— Start of Provided entries —

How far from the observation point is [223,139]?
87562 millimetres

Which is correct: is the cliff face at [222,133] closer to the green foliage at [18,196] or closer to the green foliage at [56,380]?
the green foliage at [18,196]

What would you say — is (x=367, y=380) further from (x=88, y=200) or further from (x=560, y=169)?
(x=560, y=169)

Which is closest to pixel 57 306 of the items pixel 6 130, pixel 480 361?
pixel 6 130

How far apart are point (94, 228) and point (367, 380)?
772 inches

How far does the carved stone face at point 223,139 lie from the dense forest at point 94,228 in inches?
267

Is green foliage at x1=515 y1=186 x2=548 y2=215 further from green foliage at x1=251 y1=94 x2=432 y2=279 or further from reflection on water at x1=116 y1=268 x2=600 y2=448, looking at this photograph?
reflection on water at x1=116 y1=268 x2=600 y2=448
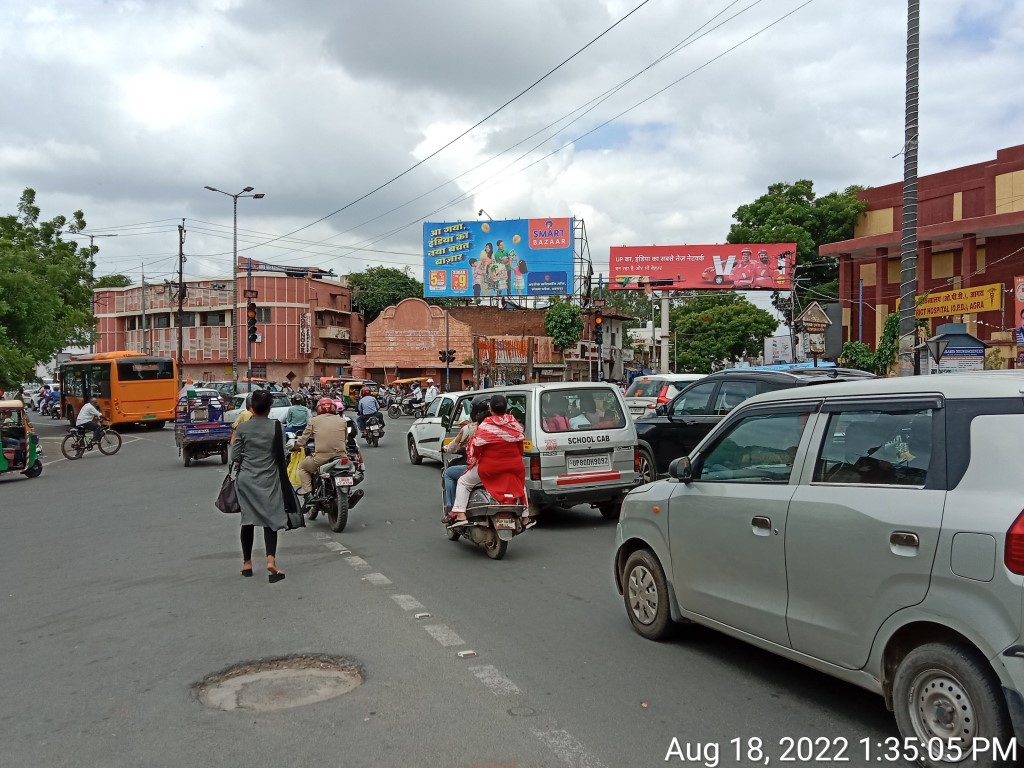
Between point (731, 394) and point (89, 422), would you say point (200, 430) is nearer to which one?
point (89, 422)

— End of Provided entries —

Written problem: Output the rows verbatim from the line containing "Which is closest" through the last row, inclusive, omitting the pictures.

Problem solution:
Which is closest to pixel 57 306 of the items pixel 6 130, pixel 480 361?
pixel 6 130

How far apart are point (94, 228) and point (367, 380)?
772 inches

How far does the carved stone face at point 223,139 lie from the dense forest at point 94,228 in inches?
267

Is green foliage at x1=515 y1=186 x2=548 y2=215 further from green foliage at x1=251 y1=94 x2=432 y2=279 or further from reflection on water at x1=116 y1=268 x2=600 y2=448, looking at this photograph?
reflection on water at x1=116 y1=268 x2=600 y2=448
Between point (731, 394) and point (89, 422), would you say point (200, 430) is nearer to which one?
point (89, 422)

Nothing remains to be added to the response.